What’s the last book you read that made you cry?
I don’t cry when reading, but I’ve had my breath taken away and set the book down a moment. I vividly remember the instant in Virginia Woolf’s To the Lighthouse when I turned the page to “Part II: Time Passes” and I was unprepared for what the passage of time had wrought. I just recently read Cynthia Ozick’s short story “The Shawl” and its longer companion piece “Rosa,” about a mother’s grief in the Holocaust and the shadow it casts throughout her life. It’s not the grief alone that left me breathless, but how Ozick uses the language to convey the grief.

What’s the last book you read that made you furious?
When I’m in a bookstore, I’m constantly picking up the latest hottest writers and suppressing every impulse to shred it on the spot!

Where do you find your books? Where do you look when you’re searching for your next great read?

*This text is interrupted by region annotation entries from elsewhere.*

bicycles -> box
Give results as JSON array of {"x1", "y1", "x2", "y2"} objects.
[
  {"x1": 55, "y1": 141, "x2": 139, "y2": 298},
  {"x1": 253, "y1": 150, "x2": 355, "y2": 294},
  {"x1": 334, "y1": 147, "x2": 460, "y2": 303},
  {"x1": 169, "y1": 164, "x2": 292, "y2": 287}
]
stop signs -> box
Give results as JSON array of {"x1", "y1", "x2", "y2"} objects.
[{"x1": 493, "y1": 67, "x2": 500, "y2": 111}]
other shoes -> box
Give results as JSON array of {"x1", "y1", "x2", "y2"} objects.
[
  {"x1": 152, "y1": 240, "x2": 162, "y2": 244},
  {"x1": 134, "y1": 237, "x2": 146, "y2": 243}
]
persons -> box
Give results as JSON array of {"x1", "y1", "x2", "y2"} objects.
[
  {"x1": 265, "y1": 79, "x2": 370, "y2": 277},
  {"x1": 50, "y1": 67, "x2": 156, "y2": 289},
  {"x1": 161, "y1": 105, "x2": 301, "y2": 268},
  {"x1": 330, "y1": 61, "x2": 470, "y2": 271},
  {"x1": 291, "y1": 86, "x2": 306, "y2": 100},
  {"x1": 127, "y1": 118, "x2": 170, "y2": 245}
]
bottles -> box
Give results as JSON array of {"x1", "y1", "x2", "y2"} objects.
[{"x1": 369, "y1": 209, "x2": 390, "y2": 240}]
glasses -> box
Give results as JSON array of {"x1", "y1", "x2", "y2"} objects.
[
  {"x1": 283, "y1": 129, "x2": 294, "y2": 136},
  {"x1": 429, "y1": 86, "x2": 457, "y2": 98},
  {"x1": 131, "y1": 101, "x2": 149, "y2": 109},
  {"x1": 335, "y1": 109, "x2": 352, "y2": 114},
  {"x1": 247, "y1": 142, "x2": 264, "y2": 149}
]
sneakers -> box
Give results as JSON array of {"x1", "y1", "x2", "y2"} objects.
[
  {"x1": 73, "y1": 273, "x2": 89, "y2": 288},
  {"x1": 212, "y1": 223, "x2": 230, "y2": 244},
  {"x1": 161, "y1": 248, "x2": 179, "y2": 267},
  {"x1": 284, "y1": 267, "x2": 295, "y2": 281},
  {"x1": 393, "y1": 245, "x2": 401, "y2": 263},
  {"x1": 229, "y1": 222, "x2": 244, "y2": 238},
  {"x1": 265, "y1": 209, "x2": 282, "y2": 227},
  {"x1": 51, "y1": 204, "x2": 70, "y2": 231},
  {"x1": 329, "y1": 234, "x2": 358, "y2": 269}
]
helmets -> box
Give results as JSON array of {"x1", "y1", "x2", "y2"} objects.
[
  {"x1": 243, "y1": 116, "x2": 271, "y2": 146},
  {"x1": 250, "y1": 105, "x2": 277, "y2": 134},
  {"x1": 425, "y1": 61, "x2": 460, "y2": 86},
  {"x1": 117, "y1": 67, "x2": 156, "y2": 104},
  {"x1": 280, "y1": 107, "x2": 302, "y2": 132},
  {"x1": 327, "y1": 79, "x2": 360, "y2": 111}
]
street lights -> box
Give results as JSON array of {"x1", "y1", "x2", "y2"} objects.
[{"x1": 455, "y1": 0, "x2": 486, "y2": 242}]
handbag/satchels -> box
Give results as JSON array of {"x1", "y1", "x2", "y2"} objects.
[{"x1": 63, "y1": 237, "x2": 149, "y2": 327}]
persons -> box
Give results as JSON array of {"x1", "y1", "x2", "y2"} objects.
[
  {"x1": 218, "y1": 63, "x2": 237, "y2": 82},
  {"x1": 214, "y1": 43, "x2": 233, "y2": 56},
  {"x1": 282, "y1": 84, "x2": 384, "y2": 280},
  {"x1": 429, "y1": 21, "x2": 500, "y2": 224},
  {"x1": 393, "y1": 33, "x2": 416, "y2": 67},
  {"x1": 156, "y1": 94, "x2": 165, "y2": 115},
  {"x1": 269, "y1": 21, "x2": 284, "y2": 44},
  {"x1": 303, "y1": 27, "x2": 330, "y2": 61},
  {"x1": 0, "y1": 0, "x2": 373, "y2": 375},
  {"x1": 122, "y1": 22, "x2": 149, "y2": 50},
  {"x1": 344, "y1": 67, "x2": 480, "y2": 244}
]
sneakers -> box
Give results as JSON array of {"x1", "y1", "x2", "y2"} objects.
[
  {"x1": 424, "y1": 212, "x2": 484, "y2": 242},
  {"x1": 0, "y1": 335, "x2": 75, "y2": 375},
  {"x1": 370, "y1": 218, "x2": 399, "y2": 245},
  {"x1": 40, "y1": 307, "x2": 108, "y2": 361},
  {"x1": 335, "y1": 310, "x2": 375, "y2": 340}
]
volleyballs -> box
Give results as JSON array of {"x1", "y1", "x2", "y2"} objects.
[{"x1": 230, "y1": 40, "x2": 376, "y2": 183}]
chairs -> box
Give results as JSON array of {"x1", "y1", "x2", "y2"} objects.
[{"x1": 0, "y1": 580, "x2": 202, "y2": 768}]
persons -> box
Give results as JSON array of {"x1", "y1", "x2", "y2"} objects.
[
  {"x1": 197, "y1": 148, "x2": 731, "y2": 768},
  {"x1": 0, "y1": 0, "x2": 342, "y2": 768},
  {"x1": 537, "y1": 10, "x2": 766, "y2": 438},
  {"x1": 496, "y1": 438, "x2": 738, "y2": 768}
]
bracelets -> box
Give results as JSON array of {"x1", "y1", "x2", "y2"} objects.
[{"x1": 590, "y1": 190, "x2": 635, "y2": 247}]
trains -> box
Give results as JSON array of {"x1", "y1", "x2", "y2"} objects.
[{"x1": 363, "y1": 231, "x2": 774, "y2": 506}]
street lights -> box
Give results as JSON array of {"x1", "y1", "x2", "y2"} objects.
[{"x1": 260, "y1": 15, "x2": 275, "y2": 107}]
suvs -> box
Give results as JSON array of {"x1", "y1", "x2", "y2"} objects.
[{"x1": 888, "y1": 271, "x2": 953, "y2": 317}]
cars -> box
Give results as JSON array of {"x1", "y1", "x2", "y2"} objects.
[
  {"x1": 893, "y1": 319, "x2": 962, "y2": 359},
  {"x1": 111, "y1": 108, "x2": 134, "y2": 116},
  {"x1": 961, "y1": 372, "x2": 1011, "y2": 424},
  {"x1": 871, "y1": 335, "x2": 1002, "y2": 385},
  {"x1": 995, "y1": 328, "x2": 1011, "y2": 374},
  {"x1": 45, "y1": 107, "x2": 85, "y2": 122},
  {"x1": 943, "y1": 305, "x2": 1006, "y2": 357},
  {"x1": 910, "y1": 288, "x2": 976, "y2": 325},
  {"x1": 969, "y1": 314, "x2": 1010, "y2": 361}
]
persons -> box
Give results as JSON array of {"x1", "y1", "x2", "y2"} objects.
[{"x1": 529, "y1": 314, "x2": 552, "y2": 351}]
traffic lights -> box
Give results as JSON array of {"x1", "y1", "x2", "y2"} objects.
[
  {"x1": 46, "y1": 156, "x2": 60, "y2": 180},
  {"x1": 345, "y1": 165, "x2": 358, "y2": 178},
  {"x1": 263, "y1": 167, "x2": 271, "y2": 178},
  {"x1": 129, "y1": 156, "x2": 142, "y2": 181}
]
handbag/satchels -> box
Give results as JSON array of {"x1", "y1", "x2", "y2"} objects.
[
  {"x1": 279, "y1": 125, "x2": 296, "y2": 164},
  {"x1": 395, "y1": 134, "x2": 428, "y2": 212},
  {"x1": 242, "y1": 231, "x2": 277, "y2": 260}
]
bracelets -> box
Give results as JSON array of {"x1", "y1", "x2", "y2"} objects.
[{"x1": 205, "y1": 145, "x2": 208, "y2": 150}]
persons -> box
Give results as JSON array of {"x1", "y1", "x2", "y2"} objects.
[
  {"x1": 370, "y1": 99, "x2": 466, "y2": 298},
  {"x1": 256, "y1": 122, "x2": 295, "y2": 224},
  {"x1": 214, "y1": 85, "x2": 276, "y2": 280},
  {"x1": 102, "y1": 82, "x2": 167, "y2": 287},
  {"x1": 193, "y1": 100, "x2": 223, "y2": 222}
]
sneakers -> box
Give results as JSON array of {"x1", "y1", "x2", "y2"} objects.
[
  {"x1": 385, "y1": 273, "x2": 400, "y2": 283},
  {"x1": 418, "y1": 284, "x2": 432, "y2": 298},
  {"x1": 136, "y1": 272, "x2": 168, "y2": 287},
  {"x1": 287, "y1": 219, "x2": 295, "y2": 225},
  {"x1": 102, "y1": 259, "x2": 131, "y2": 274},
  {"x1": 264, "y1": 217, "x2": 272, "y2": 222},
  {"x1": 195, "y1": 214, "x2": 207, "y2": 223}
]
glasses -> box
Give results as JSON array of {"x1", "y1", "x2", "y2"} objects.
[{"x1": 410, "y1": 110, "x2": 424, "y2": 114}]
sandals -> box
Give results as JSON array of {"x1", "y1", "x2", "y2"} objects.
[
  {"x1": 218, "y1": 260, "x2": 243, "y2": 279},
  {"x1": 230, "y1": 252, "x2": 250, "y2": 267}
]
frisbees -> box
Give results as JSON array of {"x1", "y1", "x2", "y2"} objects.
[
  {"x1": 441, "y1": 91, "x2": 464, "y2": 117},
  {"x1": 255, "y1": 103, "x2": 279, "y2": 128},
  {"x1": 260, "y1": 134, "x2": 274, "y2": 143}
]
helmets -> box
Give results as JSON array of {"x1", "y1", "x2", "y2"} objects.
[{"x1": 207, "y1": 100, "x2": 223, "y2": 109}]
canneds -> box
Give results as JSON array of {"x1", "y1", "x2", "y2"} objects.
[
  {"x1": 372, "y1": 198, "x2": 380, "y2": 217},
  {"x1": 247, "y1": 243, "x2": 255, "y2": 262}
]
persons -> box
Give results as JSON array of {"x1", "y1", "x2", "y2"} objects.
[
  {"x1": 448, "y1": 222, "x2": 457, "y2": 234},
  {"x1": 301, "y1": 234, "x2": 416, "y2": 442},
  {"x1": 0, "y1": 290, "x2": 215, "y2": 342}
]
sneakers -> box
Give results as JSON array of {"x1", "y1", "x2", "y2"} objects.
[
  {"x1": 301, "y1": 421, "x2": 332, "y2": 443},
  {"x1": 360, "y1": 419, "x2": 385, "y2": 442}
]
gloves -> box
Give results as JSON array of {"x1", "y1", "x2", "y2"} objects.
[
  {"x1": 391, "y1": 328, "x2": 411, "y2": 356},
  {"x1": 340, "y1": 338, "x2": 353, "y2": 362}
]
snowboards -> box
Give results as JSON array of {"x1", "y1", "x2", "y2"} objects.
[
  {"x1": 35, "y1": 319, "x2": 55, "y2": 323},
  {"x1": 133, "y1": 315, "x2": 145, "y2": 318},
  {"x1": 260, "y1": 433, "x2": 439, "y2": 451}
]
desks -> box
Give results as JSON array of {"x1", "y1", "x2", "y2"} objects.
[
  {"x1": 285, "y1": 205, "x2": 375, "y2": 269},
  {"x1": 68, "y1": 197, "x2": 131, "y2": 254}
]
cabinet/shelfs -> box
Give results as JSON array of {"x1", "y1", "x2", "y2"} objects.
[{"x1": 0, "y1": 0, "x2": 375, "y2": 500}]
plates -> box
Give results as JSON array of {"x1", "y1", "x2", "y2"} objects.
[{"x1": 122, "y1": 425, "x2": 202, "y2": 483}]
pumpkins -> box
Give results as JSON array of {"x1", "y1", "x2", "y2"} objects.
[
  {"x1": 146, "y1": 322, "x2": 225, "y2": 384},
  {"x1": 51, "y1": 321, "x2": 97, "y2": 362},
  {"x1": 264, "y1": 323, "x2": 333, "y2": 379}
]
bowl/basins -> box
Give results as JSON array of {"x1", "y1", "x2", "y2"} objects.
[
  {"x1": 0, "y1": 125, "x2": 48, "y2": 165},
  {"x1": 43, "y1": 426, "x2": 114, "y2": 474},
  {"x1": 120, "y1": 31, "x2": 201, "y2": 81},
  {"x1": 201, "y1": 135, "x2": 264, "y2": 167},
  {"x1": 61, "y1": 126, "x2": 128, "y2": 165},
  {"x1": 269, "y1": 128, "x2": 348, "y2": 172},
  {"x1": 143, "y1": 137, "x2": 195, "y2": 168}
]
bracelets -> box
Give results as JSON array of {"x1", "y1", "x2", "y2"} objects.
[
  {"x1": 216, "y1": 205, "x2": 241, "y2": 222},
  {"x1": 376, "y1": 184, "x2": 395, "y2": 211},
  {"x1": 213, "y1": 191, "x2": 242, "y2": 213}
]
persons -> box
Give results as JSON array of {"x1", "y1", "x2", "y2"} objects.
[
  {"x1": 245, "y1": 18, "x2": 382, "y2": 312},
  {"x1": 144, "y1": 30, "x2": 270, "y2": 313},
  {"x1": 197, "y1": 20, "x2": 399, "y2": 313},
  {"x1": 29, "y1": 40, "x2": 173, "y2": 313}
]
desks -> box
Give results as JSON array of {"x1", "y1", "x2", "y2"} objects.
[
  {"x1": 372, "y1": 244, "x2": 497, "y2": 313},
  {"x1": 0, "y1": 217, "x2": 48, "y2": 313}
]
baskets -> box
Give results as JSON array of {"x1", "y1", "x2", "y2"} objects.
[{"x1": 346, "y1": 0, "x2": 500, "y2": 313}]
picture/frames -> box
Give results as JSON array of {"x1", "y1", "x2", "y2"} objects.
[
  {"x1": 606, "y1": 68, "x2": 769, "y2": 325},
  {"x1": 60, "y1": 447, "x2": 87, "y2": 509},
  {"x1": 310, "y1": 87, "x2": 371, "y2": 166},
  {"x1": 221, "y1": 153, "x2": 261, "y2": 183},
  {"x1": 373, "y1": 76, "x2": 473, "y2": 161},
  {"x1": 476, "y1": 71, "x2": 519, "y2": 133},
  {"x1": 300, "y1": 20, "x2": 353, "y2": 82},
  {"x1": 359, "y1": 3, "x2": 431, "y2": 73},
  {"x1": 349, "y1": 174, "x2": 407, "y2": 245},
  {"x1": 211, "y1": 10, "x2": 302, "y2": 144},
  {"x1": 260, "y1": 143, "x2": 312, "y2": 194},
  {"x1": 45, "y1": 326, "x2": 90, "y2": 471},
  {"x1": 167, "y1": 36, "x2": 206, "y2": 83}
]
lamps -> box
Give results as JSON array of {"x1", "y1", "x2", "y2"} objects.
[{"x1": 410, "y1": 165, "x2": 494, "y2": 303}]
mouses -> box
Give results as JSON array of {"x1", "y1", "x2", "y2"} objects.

I keep my ears open for new talent and I’m happy when I find a new compelling voice. I’m learning a lot from this book blog and want to follow up on my colleagues’ leads. Otherwise, I shop almost entirely for used books, though. I ordered a used copy of Isaac Bashevis Singer’s Enemies, A Love Story and found a handwritten note from Singer to the book’s recipient still tucked away in the pages. I nearly fainted.